Conduct Disorder (CD) is a disruptive type of behavioural disorder in which a child routinely violates the personal rights of others and shows no care for others’ property. CD is more often diagnosed in boys than girls and affects approximately five percent of the population under 15 years of age in the United Kingdom.
Signs/Symptoms of Conduct Disorder
There are a variety of signs/symptoms of conduct disorder, though for a formal diagnosis there must be at least one shown and it must be shown for a period of more than six months. Common signs/symptoms of CD include aggressive behaviours toward others or animals, destructive behaviours towards the property of others including harming or destroying items (including cars and homes), lying to others, stealing from others and playing truant from school. Older children and teens may also engage in behaviours harmful to themselves such as smoking and tobacco use, alcohol use, substance abuse and engaging in unprotected sexual activities.

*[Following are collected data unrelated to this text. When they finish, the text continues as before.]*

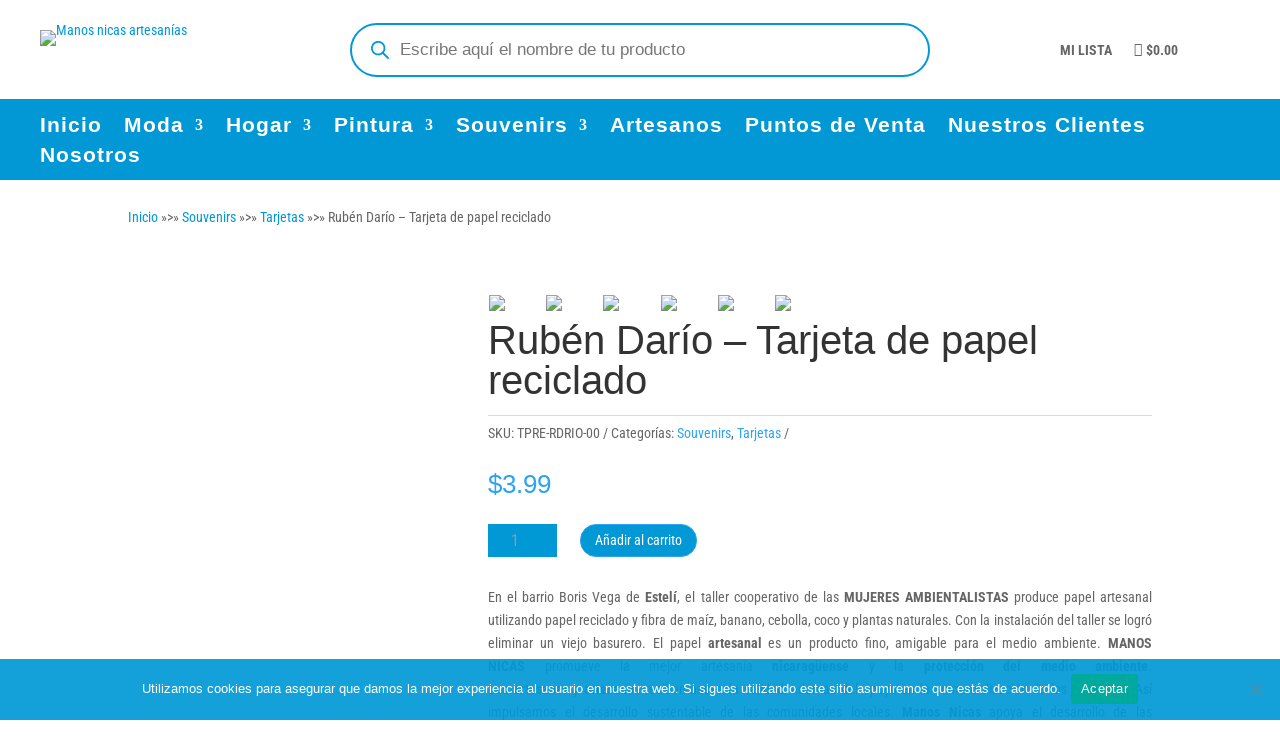

--- FILE ---
content_type: text/css
request_url: https://manosnicas.com/wp-content/et-cache/2397/et-core-unified-cpt-tb-105-tb-275-tb-373-deferred-2397.min.css?ver=1766895224
body_size: 404
content:
@font-face{font-family:"League Spartan";font-display:swap;src:url("https://manosnicas.com/wp-content/uploads/et-fonts/LeagueSpartan-VariableFont_wght.ttf") format("truetype")}@font-face{font-family:"League Spartan";font-display:swap;src:url("https://manosnicas.com/wp-content/uploads/et-fonts/LeagueSpartan-VariableFont_wght.ttf") format("truetype")}@font-face{font-family:"League Spartan";font-display:swap;src:url("https://manosnicas.com/wp-content/uploads/et-fonts/LeagueSpartan-VariableFont_wght.ttf") format("truetype")}.et_pb_section_0_tb_footer{min-height:189.5px;width:15.2%;position:absolute}.et_pb_section_0_tb_footer.et_pb_section{padding-right:0px}.et_pb_row_4_tb_footer,body #page-container .et-db #et-boc .et-l .et_pb_row_4_tb_footer.et_pb_row,body.et_pb_pagebuilder_layout.single #page-container #et-boc .et-l .et_pb_row_4_tb_footer.et_pb_row,body.et_pb_pagebuilder_layout.single.et_full_width_page #page-container .et_pb_row_4_tb_footer.et_pb_row,.et_pb_row_3_tb_footer,body #page-container .et-db #et-boc .et-l .et_pb_row_3_tb_footer.et_pb_row,body.et_pb_pagebuilder_layout.single #page-container #et-boc .et-l .et_pb_row_3_tb_footer.et_pb_row,body.et_pb_pagebuilder_layout.single.et_full_width_page #page-container .et_pb_row_3_tb_footer.et_pb_row,.et_pb_row_2_tb_footer,body #page-container .et-db #et-boc .et-l .et_pb_row_2_tb_footer.et_pb_row,body.et_pb_pagebuilder_layout.single #page-container #et-boc .et-l .et_pb_row_2_tb_footer.et_pb_row,body.et_pb_pagebuilder_layout.single.et_full_width_page #page-container .et_pb_row_2_tb_footer.et_pb_row,.et_pb_row_5_tb_footer,body #page-container .et-db #et-boc .et-l .et_pb_row_5_tb_footer.et_pb_row,body.et_pb_pagebuilder_layout.single #page-container #et-boc .et-l .et_pb_row_5_tb_footer.et_pb_row,body.et_pb_pagebuilder_layout.single.et_full_width_page #page-container .et_pb_row_5_tb_footer.et_pb_row,.et_pb_row_0_tb_footer,body #page-container .et-db #et-boc .et-l .et_pb_row_0_tb_footer.et_pb_row,body.et_pb_pagebuilder_layout.single #page-container #et-boc .et-l .et_pb_row_0_tb_footer.et_pb_row,body.et_pb_pagebuilder_layout.single.et_full_width_page #page-container .et_pb_row_0_tb_footer.et_pb_row{max-width:1200px}.et_pb_row_1_tb_footer{min-height:611.6px}.et_pb_row_1_tb_footer,body #page-container .et-db #et-boc .et-l .et_pb_row_1_tb_footer.et_pb_row,body.et_pb_pagebuilder_layout.single #page-container #et-boc .et-l .et_pb_row_1_tb_footer.et_pb_row,body.et_pb_pagebuilder_layout.single.et_full_width_page #page-container .et_pb_row_1_tb_footer.et_pb_row{max-width:1348px}.et_pb_image_0_tb_footer{margin-right:24px!important;width:69.9%;text-align:left;margin-left:0}.et_pb_image_1_tb_footer .et_pb_image_wrap img{min-height:43.5px}.et_pb_image_1_tb_footer{padding-right:0px;padding-bottom:79px;margin-right:197px!important;margin-bottom:-4px!important;width:82.5%;text-align:left;margin-left:0}.et_pb_image_2_tb_footer{margin-bottom:-44px!important;width:98.7%;max-width:81%;text-align:left;margin-left:0}.et_pb_section_2_tb_footer.et_pb_section{padding-top:0px;padding-bottom:0px;background-color:#0098D5!important}.et_pb_section_2_tb_footer{z-index:-1;position:relative}.et_pb_row_3_tb_footer.et_pb_row{padding-bottom:0px!important;padding-bottom:0px}.et_pb_image_3_tb_footer{z-index:0;position:relative;text-align:left;margin-left:0}.et_pb_image_3_tb_footer .et_pb_image_wrap{display:block}.et_pb_text_3_tb_footer h1,.et_pb_text_3_tb_footer.et_pb_text{color:#FFFFFF!important}.et_pb_text_4_tb_footer.et_pb_text,.et_pb_text_8_tb_footer.et_pb_text,.et_pb_text_8_tb_footer h1,.et_pb_text_5_tb_footer.et_pb_text{color:#ffffff!important}.et_pb_text_4_tb_footer,.et_pb_text_5_tb_footer{line-height:2.2em;line-height:2.2em}.et_pb_text_7_tb_footer{font-size:21px;margin-bottom:13px!important}body #page-container .et_pb_section ul.et_pb_social_media_follow_0_tb_footer .follow_button{color:#ffffff!important}body #page-container .et_pb_section ul.et_pb_social_media_follow_0_tb_footer .follow_button:before,body #page-container .et_pb_section ul.et_pb_social_media_follow_0_tb_footer .follow_button:after{display:none!important}.et_pb_social_media_follow_0_tb_footer li a.icon:before{font-size:18px;line-height:36px;height:36px;width:36px}.et_pb_social_media_follow_0_tb_footer li a.icon{height:36px;width:36px}.et_pb_section_3_tb_footer.et_pb_section{padding-top:0px;padding-bottom:0px;background-color:#006F9B!important}.et_pb_row_5_tb_footer.et_pb_row{padding-top:8px!important;padding-bottom:8px!important;padding-top:8px;padding-bottom:8px}.et_pb_social_media_follow_network_0_tb_footer a.icon{background-color:#3b5998!important}.et_pb_social_media_follow_network_1_tb_footer a.icon{background-color:#ea2c59!important}.et_pb_social_media_follow_network_2_tb_footer a.icon{background-color:#fe2c55!important}.et_pb_social_media_follow_network_3_tb_footer a.icon{background-color:#007bb6!important}@media only screen and (max-width:980px){.et_pb_image_0_tb_footer .et_pb_image_wrap img,.et_pb_image_1_tb_footer .et_pb_image_wrap img,.et_pb_image_2_tb_footer .et_pb_image_wrap img,.et_pb_image_3_tb_footer .et_pb_image_wrap img{width:auto}}@media only screen and (max-width:767px){.et_pb_image_0_tb_footer .et_pb_image_wrap img,.et_pb_image_1_tb_footer .et_pb_image_wrap img,.et_pb_image_2_tb_footer .et_pb_image_wrap img,.et_pb_image_3_tb_footer .et_pb_image_wrap img{width:auto}}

Diagnosing Conduct Disorder
A diagnosis of Conduct Disorder must be made by a professional in child psychology. There are two types of conduct disorder and the distinction is marked by age. Child-Onset Type CD is diagnosed when at least one sign or symptom is shown, for at least six months, prior to the age of 10 years. Adolescent-Onset Type CD is diagnosed when at least one sign or symptom is show, for at least six months, after the age of 10 years but no signs or symptoms were shown prior to the age of 10 years. CD may also be described as mild, moderate or severe. Children with mild CD will exhibit few signs/symptoms and cause little harm to others. Children with moderate CD will exhibit multiple signs/symptoms and cause some harm to others. Children with severe CD will exhibit many signs/symptoms and will cause much harm to others through their actions or the consequences of their actions.
Treating Conduct Disorder
The method of treatment selected for a child with Conduct Disorder will be determined by the child’s age, signs/symptoms, and tolerance for or comfort with medications and/or therapies. Main approaches to treatment include cognitive-behavioural therapy which helps to improve a child’s problem-solving, communication, impulse control and anger management skills, family therapy/counselling and possibly medication to treat the signs/symptoms of CD.
Living with Conduct Disorder
It is imperative that a child diagnosed with Conduct Disorder has a supportive family and home environment. Not only is this important for following whatever treatment programme is devised, but it helps the child realise that they are still loved and appreciated despite their behaviours. A healthy diet and plenty of exercise is also essential for children being treated for CD. Notifying teachers and tutors of a diagnosis of CD is also significant as it will help the child feel supported at school and notify educators of the child’s special needs.
Conduct Disorder is a behavioural disorder characterised by aggression, defiance and antisocial behaviour. CD must be diagnosed by a child psychology expert, and treatment may include cognitive-behavioural therapy, family counselling and/or medication to treat the signs/symptoms of the disorder. Families living with CD should remain supportive and loving towards the child with the disorder, and notify teachers and tutors so that the child will be supported at school as well.